In Mr. Drager's honor, I just had to make Peter a dapper little bow tie to wear to church on Christmas Eve! This was my first attempt at making a bow for a boy, but I can tell you, if he doesn't protest too much, it also won't be my last bow tie! I looked at a lot of patterns for making bow ties, and all of them used old ties or material, I but really wanted to use the same ribbon I used for Adelae's bow. Here's how I made it!
spool of ribbon
lighter or matches
needle and thread
For a little baby boy, Pete's 10 months old, cut about an 11" length of ribbon. You'll also need a shorter scrap of ribbon; it only needs to be a few inches long. Cut the long piece of ribbon with the "V" shooting out, and singe the edges to avoid fraying. I also used the flame to round off the points of my "Vs".
Fold in the sides of the ribbon to make it a little thinner and give the final product a more realistic bow tie look.
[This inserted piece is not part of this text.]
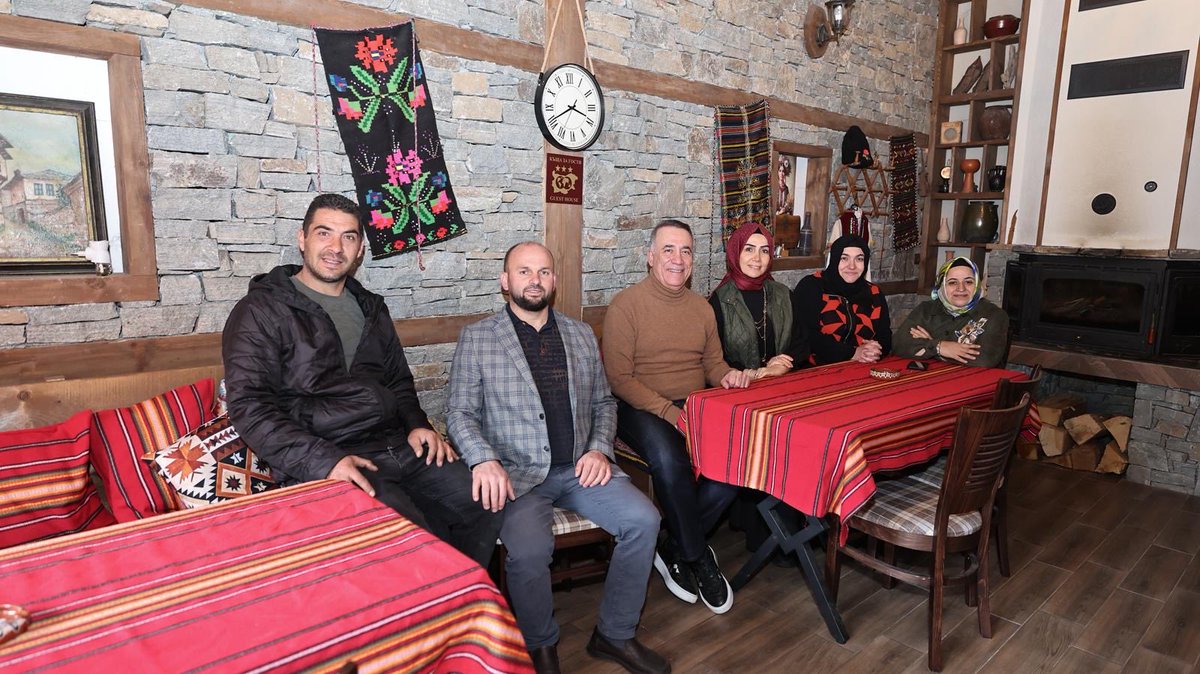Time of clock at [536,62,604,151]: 3:40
To help crease my folds, I held them in place with a few pieces of masking tape (or try pins) and then ironed the folds in place.
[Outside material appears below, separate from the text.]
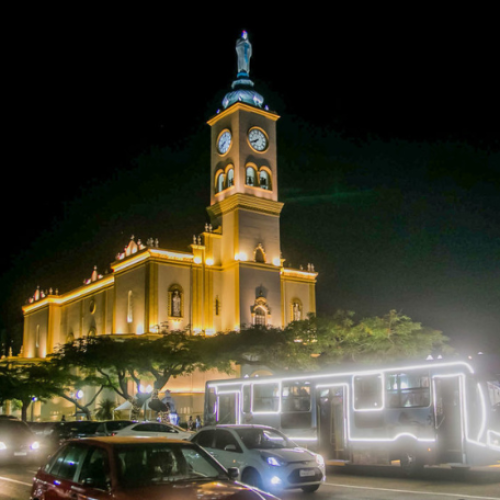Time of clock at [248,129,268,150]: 7:40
Fold the ribbon in thirds with one end on top and the other end sandwiched in the middle. Flip it over, because the fold on top should actually be hidden in the back of the tie.
Starting with your first stitch tucked in the middle of the folded ribbon, run a few vertical stitches down the middle of the tie.
Pull the thread tight to pucker the center of the tie, but don't knot and cut the thread yet.
Secure the center by tightly wrapping the thread around the middle several times, then knot the thread and cut off the excess. Use the shorter scrap piece of ribbon to cover your thread. I tried making this center piece several different ways, but I like it best when knotted. Tie a loose knot in the middle of your scrap ribbon.
Sew the ends together to form a circle Don't worry that the raw edges are showing - just turn your little knotted circle right side out and slip it over your bow tie.
Add a few stitches to the back of the tie to hold the center knotted piece in place. That's it! But how does the tie stay on? Drawing a cord, even a beautiful ribbon, around my son's neck is a sore spot for me! At birth my little Pete almost didn't make it because his cord was tightly knotted and wrapped around his neck twice. The Doctors had never seen a baby with such a knot survive! I'll be taking NO chances with my little miracle!
Instead, I thought about clips or other devices for holding the tie in place, but in the end I decided that my best bet was simply to stitch it on. Four or five quick stitches later, and Pete is one dapper dude! After Christmas I'll snip it off to wash the shirt, and can always sew it on again.
No, I didn't forget about Andy! And, no, he was not willing to wear a bow tie! Accessories for guys are tricky. Bow cuff links? no. Ribbon sock guards? no. A cleverly arranged ribbon pocket square? I didn't think so! In the end, I found a few more little hair clips and covered them with some pieces of ribbon using hot glue. The result?
A coordinating money clip! Traveling over Christmas gets pretty expensive, after all, so why not? Ha!